Time, series 2 review: a wrenching, violent story of motherhood behind bars

Bella Ramsey, Tamara Lawrance and Jodie Whittaker
Bella Ramsey, Tamara Lawrance and Jodie Whittaker - Sally Mais/BBC

Fate has the velocity of a guillotine in the dramas of Jimmy McGovern, who is back inside with a second series of Time (BBC One). In the first scene a single mother hurries three children off to school. Next she’s in a prison van with a drug smuggler and a murderer. So that’s why she was smartly dressed: she was due in court. Her crime? “Fiddling the leccy.”

The blueprint for this three-part, boxsetted wringer is just like the last Time, when Sean Bean did a stretch for killing a man while drunk at the wheel: rage, shame, violence, horrendous tension and the high emotionalism that is a McGovern trademark.

The new theme is motherhood. Of the three women soon sharing a cell, Orla (Jodie Whittaker) is trying to stop her kids being taken into care, Kelsey (Bella Ramsey) is a scowling teenage druggie who discovers that she’s pregnant and Abi (Tamara Lawrance) is guilty, it’s soon revealed, of the ultimate crime.

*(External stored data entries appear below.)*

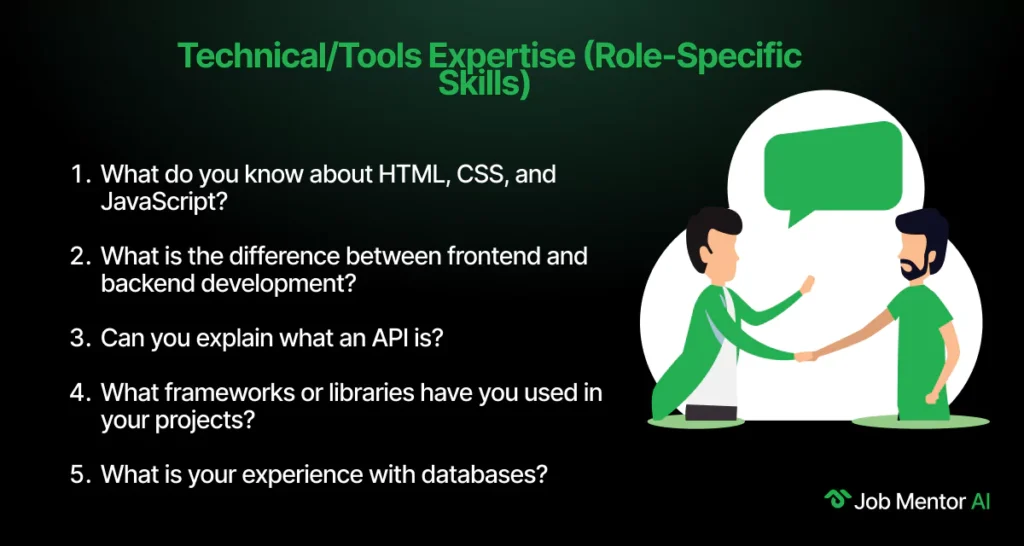 Technical/Tools Expertise (Role-Specific Skills)

1. What do you know about HTML, CSS, and JavaScript?

2. What is the difference between frontend and backend development?

3. Can you explain what an API is?

4. What frameworks or libraries have you used in your projects?

5. What is your experience with databases?

Job Mentor AI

Failed by their own mothers, they find another mother figure in the nick. Marie-Louise, a nun played with a sad saintly twinkle by Siobhan Finneran, was seen last series working in the men’s prison. “But nine of 10 men won’t talk,” she explains. “Nine out of 10 women won’t shut up so I thought I’d have a bit of that.”

Kelsey, high on crack, shuts up the least. Abi, deeply traumatised, has the opposite pathology. Orla’s maternal instincts make her desperate. “Don’t take this the wrong way,” she tells the others, “but I hope I never see you again. Either of yer.” It takes a while for that wish to come true.

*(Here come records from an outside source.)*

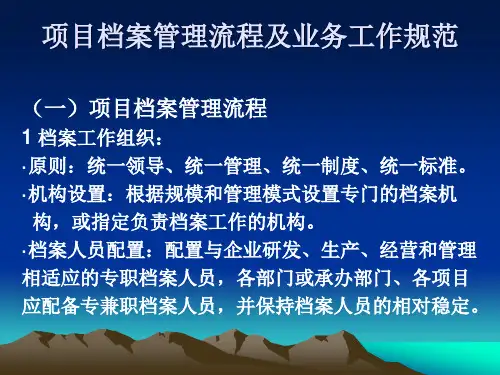 项目档案管理流程及业务工作规范

（一）项目档案管理流程

1 档案工作组织：

·原则：统一领导、统一管理、统一制度、统一标准。

·机构设置：根据规模和管理模式设置专门的档案机构，或指定负责档案工作的机构。

·档案人员配置：配置与企业研发、生产、经营和管理相适应的专职档案人员，各部门或承办部门、各项目应配备专兼职档案人员，并保持档案人员的相对稳定。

It’s wonderfully cast. Ramsey (The Last of Us, Game of Thrones) and Whittaker (Doctor Who) relish shucking off the roles they are best known for. Lawrance, with the grimmest storyline, brings tinges of Greek tragedy. The men are well sketched but peripheral to the least male drama McGovern has ever written.

It’s also thrillingly paced. Perhaps too thrillingly. One of the wonders of the first series was Bean’s lonely stillness. Three leads means three narratives. They say prison is boring. Not when it kicks off like this.

“Do you like your job?” Kelsey’s boyfriend asks a kindly prison guard, who nods. “I’d sooner eat s--t!” Hold that image. One inmate, relentlessly punished by other women, finds herself doing just that. Prisoner: Cell Block H this is not. It’s Jimmy McGovern, which means lashings of Catholicism, a spot of leftie ranting and, praise be, a great gratifying dollop of redemption to finish.